Incoming CME, impact expected early May 12
Two coronal mass ejections (CMEs) with Earth-directed components were produced on the Sun on May 9, 2021. The impact is expected early Wednesday, May 12.
Active Region 2833 produced a long-duration C-class solar flare measuring C4.0 at its peak at 14:49 UTC on May 9 with an associated Type II radio sweep (estimated velocity 407 km/s), indicating a CME was associated with the flare event. A 10cm Radio Burst with peak flux of 130 sfu was detected at 13:54 UTC.
A 10cm radio burst indicates that the electromagnetic burst associated with a solar flare at the 10cm wavelength was double or greater than the initial 10cm radio background. This can be indicative of significant radio noise in association with a solar flare. This noise is generally short-lived but can cause interference for sensitive receivers including radar, GPS, and satellite communications.
Additionally, a 15-degree filament centered around S22E10 erupted at 10:00 UTC on May 9. This event was also associated with a CME, observed in STEREO-A COR2 imagery starting at 11:23 UTC. This appears to be a faint, partial-halo CME.
The two CMEs are still being analyzed at the time of this report with the potential for at least one having an Earth-directed component.

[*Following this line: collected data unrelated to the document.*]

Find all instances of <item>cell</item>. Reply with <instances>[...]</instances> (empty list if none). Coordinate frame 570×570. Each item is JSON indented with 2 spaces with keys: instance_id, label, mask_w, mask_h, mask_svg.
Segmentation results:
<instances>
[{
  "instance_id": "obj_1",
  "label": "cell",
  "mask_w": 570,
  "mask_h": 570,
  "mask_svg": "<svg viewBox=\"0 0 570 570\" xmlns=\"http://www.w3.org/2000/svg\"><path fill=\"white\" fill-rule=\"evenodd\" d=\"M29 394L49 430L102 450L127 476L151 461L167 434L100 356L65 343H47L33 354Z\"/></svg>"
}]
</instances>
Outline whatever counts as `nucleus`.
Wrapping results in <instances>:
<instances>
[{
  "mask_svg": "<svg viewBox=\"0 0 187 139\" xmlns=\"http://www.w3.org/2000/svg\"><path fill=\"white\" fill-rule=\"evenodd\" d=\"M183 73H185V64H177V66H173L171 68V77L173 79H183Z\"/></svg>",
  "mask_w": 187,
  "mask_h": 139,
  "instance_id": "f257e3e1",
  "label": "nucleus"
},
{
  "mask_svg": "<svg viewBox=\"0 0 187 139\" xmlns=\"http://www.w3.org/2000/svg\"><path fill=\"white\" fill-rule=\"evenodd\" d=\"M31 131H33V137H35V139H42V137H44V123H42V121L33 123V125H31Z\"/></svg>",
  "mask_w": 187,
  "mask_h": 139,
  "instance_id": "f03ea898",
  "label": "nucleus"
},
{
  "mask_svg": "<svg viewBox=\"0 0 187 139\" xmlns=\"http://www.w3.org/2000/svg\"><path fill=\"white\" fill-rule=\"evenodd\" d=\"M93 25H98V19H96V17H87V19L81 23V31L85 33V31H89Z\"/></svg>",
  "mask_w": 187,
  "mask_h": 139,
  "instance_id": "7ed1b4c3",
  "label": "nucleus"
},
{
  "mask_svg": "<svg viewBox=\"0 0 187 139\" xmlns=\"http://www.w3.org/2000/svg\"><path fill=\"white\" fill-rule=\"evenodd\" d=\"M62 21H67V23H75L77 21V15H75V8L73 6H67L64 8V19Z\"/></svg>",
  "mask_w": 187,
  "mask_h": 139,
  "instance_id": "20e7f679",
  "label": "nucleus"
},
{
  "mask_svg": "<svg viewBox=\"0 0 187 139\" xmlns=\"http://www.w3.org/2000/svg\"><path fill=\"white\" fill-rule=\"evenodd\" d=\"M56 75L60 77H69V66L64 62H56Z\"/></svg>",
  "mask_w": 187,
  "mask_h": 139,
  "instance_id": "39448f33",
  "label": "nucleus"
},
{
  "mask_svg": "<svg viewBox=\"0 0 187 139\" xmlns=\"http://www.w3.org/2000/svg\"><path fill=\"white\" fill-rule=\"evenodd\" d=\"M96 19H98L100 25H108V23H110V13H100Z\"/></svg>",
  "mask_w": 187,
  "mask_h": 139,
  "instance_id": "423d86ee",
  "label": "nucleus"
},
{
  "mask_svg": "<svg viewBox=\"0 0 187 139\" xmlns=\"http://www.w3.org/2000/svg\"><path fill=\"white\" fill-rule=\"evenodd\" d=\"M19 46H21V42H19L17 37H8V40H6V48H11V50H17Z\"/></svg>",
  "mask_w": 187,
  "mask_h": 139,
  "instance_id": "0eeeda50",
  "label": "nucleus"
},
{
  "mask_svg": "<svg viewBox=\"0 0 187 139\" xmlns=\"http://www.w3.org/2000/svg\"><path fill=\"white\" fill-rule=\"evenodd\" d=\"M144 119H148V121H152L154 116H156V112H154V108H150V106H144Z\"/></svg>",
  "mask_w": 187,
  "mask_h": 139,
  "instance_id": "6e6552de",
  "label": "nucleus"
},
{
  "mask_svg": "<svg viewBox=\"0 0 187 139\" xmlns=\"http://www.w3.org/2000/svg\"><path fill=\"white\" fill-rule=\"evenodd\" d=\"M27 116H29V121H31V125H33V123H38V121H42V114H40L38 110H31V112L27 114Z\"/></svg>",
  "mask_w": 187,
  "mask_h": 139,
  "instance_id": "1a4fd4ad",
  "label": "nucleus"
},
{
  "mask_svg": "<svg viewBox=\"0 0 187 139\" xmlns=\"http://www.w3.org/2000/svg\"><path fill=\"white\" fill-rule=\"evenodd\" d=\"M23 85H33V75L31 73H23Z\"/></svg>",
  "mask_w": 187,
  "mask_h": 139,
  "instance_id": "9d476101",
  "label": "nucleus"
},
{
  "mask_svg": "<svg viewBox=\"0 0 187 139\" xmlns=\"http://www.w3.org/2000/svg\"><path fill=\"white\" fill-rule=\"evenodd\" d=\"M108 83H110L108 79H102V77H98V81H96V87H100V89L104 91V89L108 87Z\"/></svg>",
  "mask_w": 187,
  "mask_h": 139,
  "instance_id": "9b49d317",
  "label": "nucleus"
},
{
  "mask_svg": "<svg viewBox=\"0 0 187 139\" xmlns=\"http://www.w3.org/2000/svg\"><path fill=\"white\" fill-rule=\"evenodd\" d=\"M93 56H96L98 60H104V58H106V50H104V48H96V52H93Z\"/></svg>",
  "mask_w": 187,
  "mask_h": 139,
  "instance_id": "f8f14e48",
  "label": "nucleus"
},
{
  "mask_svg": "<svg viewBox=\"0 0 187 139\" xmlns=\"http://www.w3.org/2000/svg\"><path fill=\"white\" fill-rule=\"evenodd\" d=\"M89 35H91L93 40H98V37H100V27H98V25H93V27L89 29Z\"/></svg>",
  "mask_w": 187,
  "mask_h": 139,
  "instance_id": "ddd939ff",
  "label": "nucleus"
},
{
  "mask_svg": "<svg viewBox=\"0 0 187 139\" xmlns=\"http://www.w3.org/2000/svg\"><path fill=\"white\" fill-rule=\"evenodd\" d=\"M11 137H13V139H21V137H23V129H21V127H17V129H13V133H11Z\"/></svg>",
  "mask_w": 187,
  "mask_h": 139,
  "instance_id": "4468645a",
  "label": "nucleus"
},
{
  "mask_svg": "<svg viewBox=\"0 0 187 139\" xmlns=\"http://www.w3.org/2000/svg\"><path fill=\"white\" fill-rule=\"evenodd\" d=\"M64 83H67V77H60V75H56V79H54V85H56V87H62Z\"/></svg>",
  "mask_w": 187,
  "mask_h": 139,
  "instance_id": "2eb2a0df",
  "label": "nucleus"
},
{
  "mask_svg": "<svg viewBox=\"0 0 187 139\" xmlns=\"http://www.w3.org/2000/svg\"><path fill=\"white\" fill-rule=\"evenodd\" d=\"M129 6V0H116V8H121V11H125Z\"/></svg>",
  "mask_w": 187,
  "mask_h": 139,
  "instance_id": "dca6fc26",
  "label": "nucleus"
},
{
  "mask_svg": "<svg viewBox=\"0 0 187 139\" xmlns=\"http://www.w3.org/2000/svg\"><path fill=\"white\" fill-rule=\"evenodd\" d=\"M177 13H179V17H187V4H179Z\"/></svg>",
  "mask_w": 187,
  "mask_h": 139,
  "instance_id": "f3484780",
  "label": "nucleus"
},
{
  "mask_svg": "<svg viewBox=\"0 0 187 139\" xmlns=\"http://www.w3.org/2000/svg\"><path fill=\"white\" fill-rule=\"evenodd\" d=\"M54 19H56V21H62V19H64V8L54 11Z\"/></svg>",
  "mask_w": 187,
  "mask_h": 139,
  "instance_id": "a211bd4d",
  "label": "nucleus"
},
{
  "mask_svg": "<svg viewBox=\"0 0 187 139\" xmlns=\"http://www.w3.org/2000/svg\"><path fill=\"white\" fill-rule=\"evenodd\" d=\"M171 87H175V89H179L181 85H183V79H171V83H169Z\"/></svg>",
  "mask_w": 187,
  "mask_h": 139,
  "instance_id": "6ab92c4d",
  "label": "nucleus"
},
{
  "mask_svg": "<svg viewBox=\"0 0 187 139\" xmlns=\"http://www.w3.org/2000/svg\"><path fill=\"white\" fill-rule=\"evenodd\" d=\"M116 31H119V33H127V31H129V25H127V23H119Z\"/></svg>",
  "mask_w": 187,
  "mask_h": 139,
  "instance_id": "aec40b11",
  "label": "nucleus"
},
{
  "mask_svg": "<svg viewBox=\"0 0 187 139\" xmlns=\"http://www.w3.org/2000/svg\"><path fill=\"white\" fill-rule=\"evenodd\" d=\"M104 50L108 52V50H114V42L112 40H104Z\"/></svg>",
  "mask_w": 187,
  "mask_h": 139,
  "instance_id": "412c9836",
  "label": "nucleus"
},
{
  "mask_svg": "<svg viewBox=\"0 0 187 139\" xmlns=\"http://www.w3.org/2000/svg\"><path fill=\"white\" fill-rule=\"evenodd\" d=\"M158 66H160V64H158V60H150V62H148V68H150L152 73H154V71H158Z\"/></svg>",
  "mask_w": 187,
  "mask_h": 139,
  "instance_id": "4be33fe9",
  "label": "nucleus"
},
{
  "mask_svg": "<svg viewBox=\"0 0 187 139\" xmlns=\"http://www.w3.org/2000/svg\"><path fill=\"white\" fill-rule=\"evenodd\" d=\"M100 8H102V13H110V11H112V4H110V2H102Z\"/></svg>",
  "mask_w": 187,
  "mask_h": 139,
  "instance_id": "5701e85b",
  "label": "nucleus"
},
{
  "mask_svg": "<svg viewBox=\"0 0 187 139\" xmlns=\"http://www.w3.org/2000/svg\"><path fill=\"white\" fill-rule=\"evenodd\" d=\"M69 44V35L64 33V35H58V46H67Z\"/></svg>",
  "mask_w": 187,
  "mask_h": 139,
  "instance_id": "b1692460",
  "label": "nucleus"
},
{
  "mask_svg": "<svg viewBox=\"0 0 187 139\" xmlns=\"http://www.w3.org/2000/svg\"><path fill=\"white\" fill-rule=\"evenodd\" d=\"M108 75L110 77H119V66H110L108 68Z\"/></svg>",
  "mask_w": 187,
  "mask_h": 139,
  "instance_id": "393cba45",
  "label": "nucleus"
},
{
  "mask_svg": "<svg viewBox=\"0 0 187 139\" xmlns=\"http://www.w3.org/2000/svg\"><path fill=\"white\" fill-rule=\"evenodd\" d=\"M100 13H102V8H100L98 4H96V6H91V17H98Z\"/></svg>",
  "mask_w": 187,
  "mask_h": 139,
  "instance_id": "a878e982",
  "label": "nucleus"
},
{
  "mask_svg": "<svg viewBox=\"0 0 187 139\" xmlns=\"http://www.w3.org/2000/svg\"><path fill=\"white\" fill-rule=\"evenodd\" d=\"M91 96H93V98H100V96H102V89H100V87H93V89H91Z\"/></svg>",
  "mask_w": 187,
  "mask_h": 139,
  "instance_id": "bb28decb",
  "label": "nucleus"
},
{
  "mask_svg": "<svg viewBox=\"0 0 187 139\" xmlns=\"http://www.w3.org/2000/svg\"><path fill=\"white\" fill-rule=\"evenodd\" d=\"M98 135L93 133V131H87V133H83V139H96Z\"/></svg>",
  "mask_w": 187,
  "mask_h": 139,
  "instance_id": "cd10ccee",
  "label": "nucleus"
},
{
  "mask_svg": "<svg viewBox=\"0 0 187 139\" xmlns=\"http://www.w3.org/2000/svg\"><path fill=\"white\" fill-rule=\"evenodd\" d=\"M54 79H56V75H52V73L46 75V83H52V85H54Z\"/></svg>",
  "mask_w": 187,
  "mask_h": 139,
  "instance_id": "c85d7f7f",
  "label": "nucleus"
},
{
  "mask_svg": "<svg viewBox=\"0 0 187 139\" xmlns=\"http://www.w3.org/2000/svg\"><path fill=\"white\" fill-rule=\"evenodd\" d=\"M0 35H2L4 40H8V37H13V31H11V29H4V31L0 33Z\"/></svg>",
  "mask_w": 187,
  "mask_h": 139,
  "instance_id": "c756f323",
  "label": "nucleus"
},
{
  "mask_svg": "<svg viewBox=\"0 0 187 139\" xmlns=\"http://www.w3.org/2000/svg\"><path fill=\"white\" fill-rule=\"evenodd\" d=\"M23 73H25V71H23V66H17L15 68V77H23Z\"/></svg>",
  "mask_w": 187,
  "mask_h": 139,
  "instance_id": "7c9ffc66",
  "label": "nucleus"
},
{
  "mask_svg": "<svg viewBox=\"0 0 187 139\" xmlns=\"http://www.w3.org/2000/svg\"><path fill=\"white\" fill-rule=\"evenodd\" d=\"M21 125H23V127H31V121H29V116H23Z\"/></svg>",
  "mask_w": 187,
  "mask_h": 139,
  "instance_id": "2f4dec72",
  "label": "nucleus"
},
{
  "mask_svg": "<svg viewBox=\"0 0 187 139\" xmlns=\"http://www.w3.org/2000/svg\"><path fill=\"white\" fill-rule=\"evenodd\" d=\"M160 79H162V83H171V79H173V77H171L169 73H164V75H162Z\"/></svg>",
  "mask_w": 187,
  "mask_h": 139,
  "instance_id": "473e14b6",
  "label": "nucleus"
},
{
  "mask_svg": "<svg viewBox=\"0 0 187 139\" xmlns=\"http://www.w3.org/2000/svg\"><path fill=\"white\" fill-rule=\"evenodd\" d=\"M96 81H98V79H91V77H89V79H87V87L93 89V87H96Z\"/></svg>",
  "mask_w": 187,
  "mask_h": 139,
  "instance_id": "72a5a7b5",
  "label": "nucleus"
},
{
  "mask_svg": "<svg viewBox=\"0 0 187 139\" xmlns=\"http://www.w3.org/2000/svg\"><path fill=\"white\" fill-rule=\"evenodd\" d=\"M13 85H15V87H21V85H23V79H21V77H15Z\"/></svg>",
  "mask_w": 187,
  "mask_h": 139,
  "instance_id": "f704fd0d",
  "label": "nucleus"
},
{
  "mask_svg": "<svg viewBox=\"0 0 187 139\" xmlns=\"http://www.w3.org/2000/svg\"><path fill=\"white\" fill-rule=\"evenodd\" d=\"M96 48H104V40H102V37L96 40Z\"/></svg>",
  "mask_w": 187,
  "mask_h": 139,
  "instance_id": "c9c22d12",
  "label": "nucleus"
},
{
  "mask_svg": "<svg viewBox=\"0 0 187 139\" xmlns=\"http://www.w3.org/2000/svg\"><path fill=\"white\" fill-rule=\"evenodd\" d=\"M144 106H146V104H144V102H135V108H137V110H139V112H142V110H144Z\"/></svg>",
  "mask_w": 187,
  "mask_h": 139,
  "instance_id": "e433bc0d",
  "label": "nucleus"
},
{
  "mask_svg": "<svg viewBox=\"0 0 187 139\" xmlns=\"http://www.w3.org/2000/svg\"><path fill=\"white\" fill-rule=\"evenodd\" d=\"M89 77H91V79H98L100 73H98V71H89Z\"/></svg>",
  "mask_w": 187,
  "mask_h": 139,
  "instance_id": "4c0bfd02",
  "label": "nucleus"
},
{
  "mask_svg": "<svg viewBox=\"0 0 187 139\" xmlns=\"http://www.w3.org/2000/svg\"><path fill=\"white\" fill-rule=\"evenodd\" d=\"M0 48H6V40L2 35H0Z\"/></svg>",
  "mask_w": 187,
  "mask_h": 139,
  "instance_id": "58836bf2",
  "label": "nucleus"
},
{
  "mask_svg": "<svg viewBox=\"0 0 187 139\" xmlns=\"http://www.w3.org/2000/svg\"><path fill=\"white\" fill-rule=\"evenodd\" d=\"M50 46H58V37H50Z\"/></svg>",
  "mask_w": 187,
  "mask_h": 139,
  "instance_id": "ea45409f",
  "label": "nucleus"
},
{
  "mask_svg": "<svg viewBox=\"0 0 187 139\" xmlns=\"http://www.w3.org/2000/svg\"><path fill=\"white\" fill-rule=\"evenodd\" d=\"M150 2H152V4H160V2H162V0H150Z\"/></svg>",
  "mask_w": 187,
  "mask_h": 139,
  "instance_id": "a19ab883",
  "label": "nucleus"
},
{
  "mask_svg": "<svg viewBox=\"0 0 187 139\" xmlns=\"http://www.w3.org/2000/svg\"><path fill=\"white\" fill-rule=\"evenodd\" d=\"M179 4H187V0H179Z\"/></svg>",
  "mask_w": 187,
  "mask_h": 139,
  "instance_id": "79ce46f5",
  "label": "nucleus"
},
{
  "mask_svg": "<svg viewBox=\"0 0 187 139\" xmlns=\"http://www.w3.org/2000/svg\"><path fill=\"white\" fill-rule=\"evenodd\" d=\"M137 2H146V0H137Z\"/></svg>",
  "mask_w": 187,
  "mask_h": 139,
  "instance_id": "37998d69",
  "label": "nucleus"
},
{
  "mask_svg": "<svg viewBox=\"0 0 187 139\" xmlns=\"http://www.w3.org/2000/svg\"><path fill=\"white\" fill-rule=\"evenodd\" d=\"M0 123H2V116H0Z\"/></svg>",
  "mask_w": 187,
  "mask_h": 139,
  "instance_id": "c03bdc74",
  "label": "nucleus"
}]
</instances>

Busy Sun-day of eruptions on the Sun! The first is a filament eruption from the southern hemisphere very close to the central meridian (with possible impact at Earth), the second is an eruptive flare (C-class this time) from the now already-famous AR 12822 pic.twitter.com/1JPASdWi54
— Erika Palmerio (@erikapal) May 9, 2021
And here we go with images from SOHO (near Earth), the first eruption (Earth-directed) is super faint but is there! The second one is much brighter and propagating well away from Earth, as expected pic.twitter.com/E6w6eMn7Qg
— Erika Palmerio (@erikapal) May 10, 2021
Glancing Blow! Two #solarstorms launched on May 9 show an Earth-directed component! According to the early runs of the NASA prediction model, we could get a grazing hit early on May 12. #Aurora easily possible at high-latitudes. Waiting for coronagraphs to refine predictions. pic.twitter.com/2hlFrxlMbw
— Dr. Tamitha Skov (@TamithaSkov) May 9, 2021
While the analysis is still in progress, two of the world's experts of space weather prediction, Dr. Tamitha Skow and Erika Palmero, agreed that the CME impact of the filament eruption will be more than a glancing blow as a more central part of the CME may hit us.
Update:
A coronal mass ejection (CME) produced by a filament eruption around 10:00 UTC on May 9, 2021, has reached Earth at 06:43 UTC on May 12. G3 – Moderate geomagnetic storm levels were observed at 12:59 UTC.